Chondral cartilage covers the bone surfaces of the knee, allowing near-frictionless movement lubricated by synovial fluid. When it is damaged — through injury, repetitive stress, or a condition called osteochondritis dissecans — the consequences range from persistent pain to early arthritis. Understanding the type and stage of injury is essential to choosing the right treatment.
THE GLIDE LAYER
What Chondral Cartilage Is
Articular (hyaline) cartilage is the smooth, glassy tissue covering the ends of the femur, tibia, and the back of the patella. It is between 2 and 4 mm thick and has a coefficient of friction lower than ice on ice. The knee joint produces synovial fluid which both lubricates and nourishes this cartilage — since cartilage has no blood supply of its own, it depends on movement to circulate nutrients.
The chondral cartilage is not to be confused with the meniscus cartilage. The meniscus is fibrocartilage (Type I collagen) acting as a shock absorber between the bones. Chondral or articular cartilage is hyaline cartilage (Type II collagen) acting as the frictionless glide surface on the bone ends. Both types are important; both require protection.
Cartilage does not regenerate easily once damaged. This makes protecting and nourishing it through lifestyle, appropriate exercise, and timely treatment especially important.
‘Meniscus is one type of cartilage. Chondral is another. Regular, gentle movement nourishes both — it circulates the synovial fluid that feeds the cartilage.’
ACUTE INJURY
Osteochondral Injury and Fracture
An osteochondral injury involves damage to both the chondral cartilage surface and the underlying bone. It can occur as a result of a traumatic injury — such as a direct blow, a fall, or the force generated during a knee dislocation — or from repetitive mechanical stress over time.
The symptoms of an osteochondral injury include pain, swelling, stiffness, a sensation of clicking or catching in the joint, and in more severe cases, locking or giving way. These latter symptoms may indicate that a fragment has become loose within the joint.
MRI scan is the most reliable test for confirming and characterising the injury.
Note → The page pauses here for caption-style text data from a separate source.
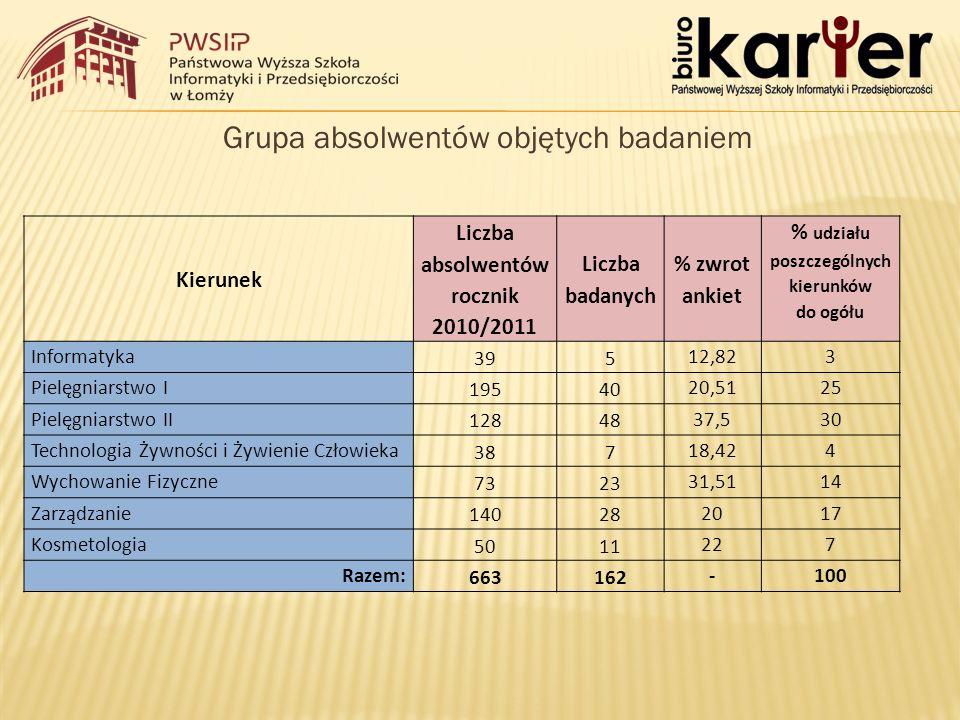 Grupa absolwentów objętych badaniem Kierunek Liczba absolwentów rocznik 2010/2011 Liczba badanych % zwrot ankiet % udziału poszczególnych kierunków do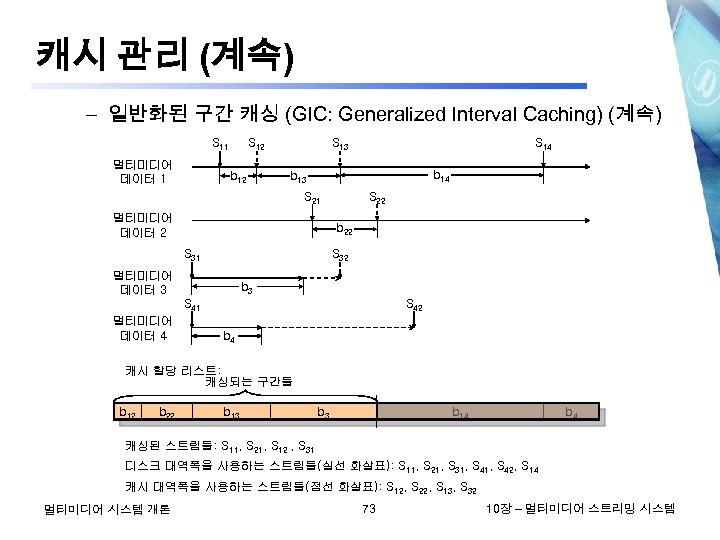 캐시 관리 (계속) – 일반화된 구간 캐싱 (GIC: Generalized Interval Caching) (계속) S 11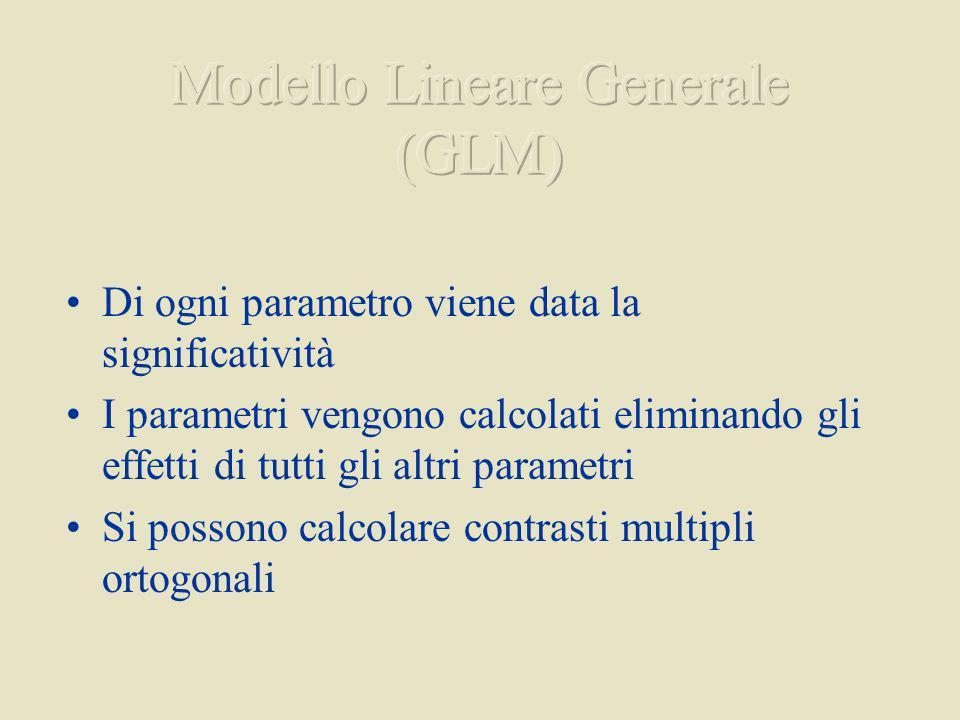 Modello Lineare Generale (GLM)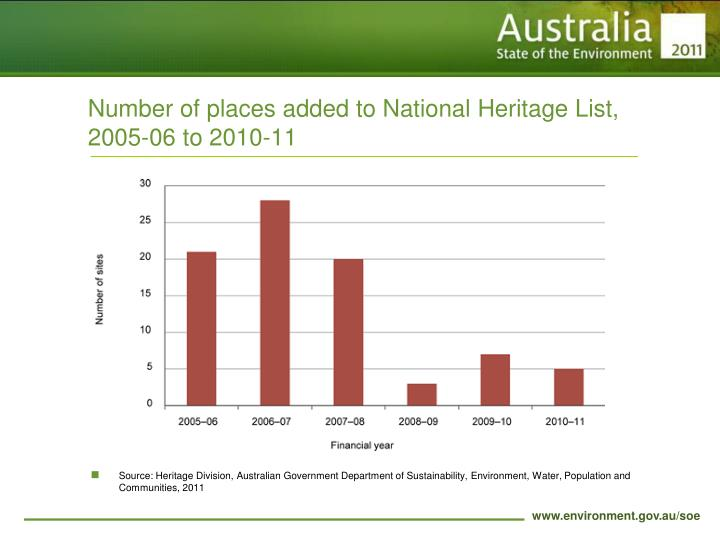 Number of places added to National Heritage List, 2005-06 to 2010-11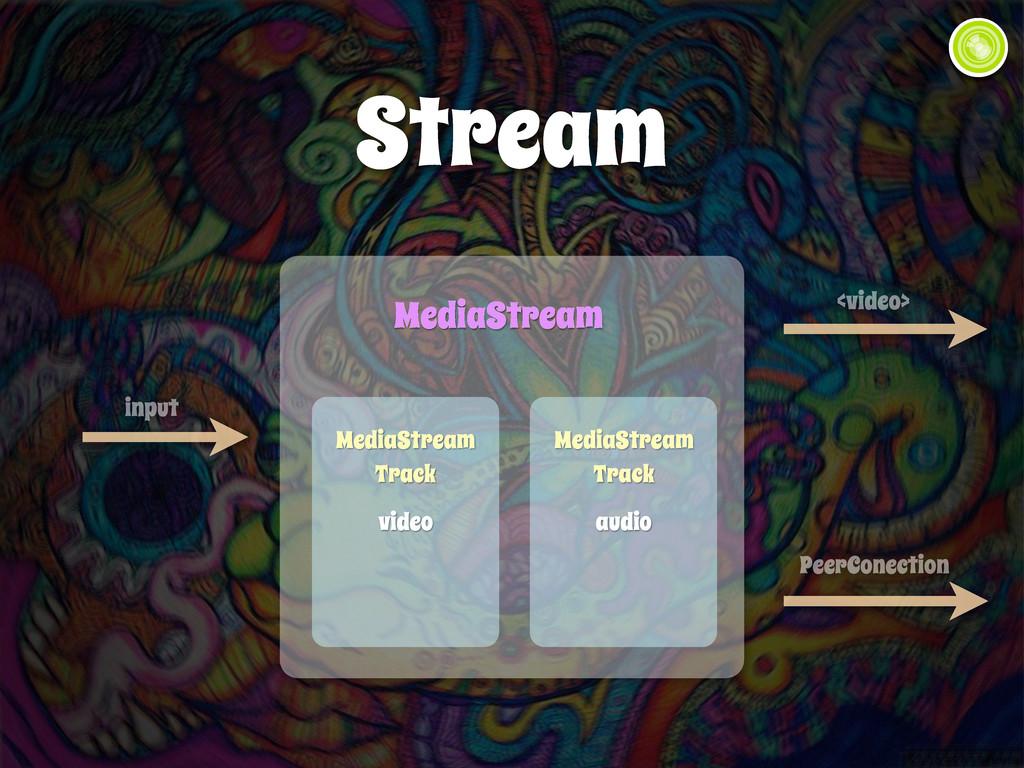 Stream input <video> MediaStream MediaStream Tr...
It shows the size, depth, location, and whether the fragment is stable or at risk of loosening.
NON-OPERATIVE TREATMENT
- Rest from impact activities
- Physiotherapy — strength and range of movement
- Protected weight-bearing if advised
- Repeat MRI at 3 to 9 months to confirm healing
- Healing can take 6 to 12 months in milder cases
WHEN SURGERY MAY BE NEEDED
- Fragment loose in the joint (catching or locking)
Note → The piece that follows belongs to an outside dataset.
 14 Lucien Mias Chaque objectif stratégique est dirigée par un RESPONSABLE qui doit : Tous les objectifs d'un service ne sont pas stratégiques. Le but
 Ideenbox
- Defect not healing after 6 months of rest
- Full-thickness defect with fluid beneath on MRI
- Lesion in a young, active patient at risk of early arthritis
- Large defect or one in a high-load area
Surgical options depend on the size, location, and condition of the defect. Most procedures are performed arthroscopically (keyhole), though large defects or those at the kneecap may require a small open incision of 3 to 5 cm.